Her research focuses on how different contexts (e.g. nations, counties, friendship groups), and personal religious beliefs shape people’s deviant, criminal, and health-related attitudes and behaviors. Her research has been published widely in top ranking sociology and general social science journals including the American Sociological Review, Social Forces, Justice Quarterly, the Journal of Health and Social Behavior, Social Science Research, Social Science Quarterly, Sociological Quarterly, Sociology of Religion, and the Journal for the Scientific Study of Religion.
In 2017 she published a book, Cross-National Public Opinion about Homosexuality, which uses survey data, as well as interviews, comparative country case studies, and a content analysis of over 800 newspaper articles to examine the individual and country-level factors shaping attitudes across the globe.
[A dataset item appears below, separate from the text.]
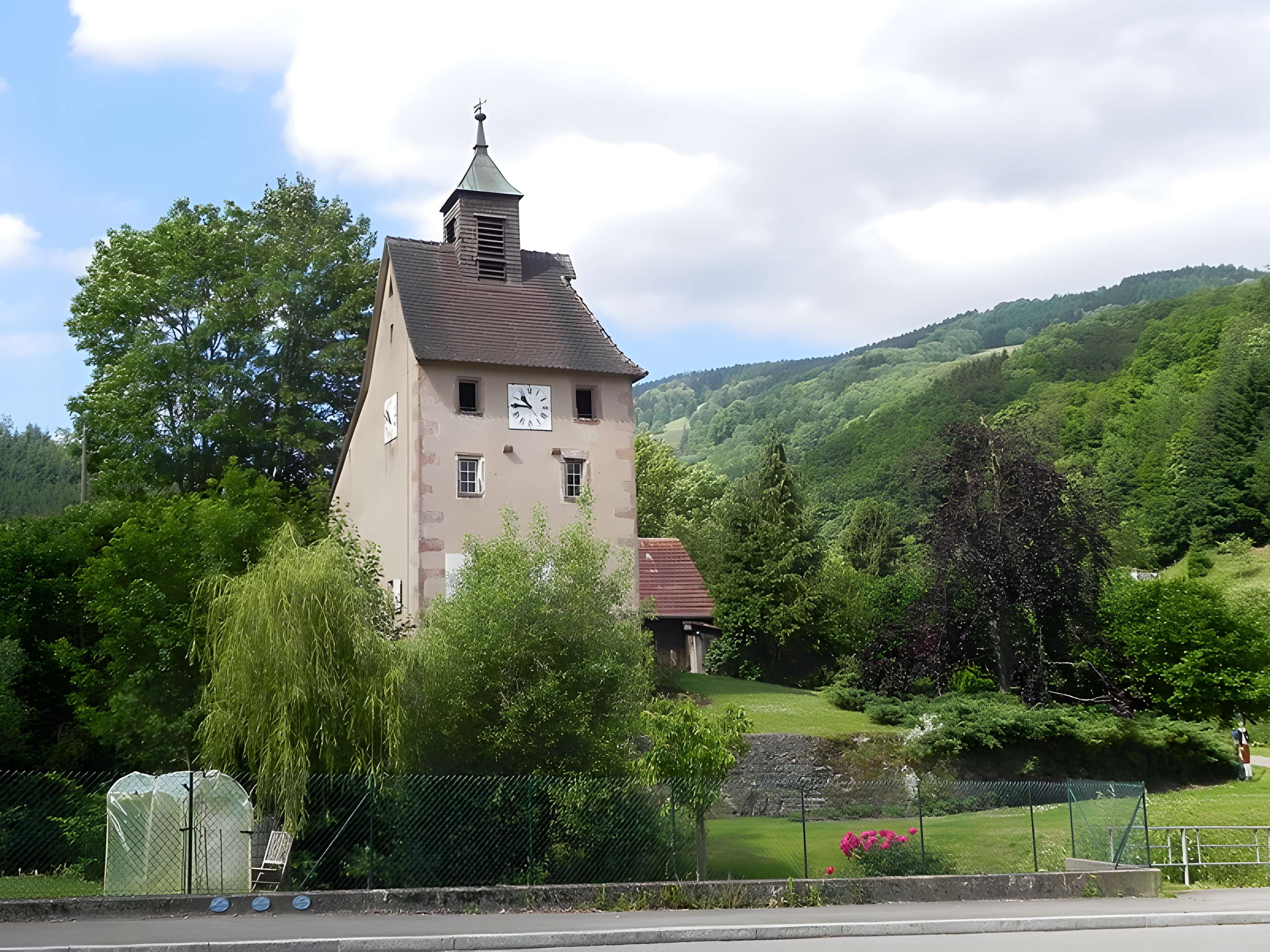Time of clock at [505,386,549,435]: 10:45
In 2009 the was awarded the Donald MacNamara Award for Junior Faculty, in 2008, 2009, 2012, and 2016 she was the recipient of John Jay College’s Research Excellence Award, and in 2011 she received the John Jay College’s Midcareer Award. Her research has been supported with a wide range of grants from government and nongovernment organizations.
Public Opinions on Homosexuality
Public opinion about homosexuality varies substantially across the world. While in some countries, like Saudi Arabia, individuals can be killed for having a same-sex relationship, in other places like, the Netherlands, gay rights have been embraced as human rights. Why are there such big differences in how people across the world view this issue? This is the issue that I sought to examine.
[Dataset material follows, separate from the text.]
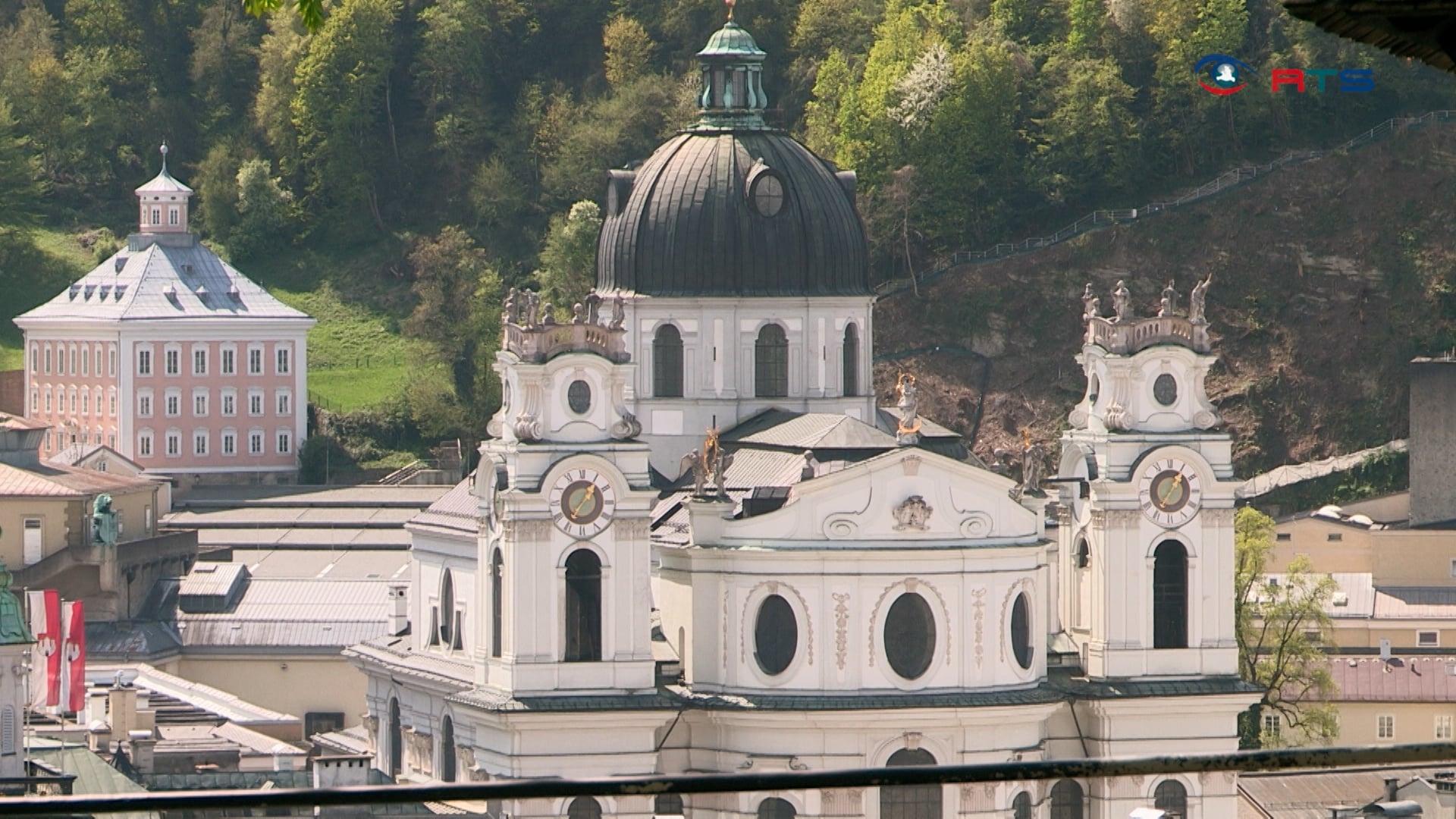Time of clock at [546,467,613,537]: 1:35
To investigate the factors shaping attitudes, I drew on the last three waves of the World Values Survey, which includes over 80 nations, representing the vast majority of the world’s population. I found that many of the same individual-level factors that are important for shaping attitudes within nations like the United States are also important in other countries. Hence, across the world on average older people tend to be less tolerant of homosexuality than younger ones.
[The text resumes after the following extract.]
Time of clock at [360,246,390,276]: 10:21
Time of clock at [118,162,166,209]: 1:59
Aside from individual characteristics I wanted to see whether there was anything in the larger culture that shaped attitudes over and above individual characteristics. I found that there was. Specifically, I found that more democratic, richer, and less religious nations tended to have more supportive residents. The interesting thing about these three factors is that they had an effect on the attitudes of everyone living in the country. Hence, regardless of how religious a resident was, if he or she lived in a nation where a high proportion of people thought religion was important, the individual was more disapproving. Likewise, regardless of how rich or poor an individual was, if he or she lived in a country where residents on average had high incomes the person tended to be more tolerant. These findings provide insight into why people across the world vary so substantially in how they view homosexuality.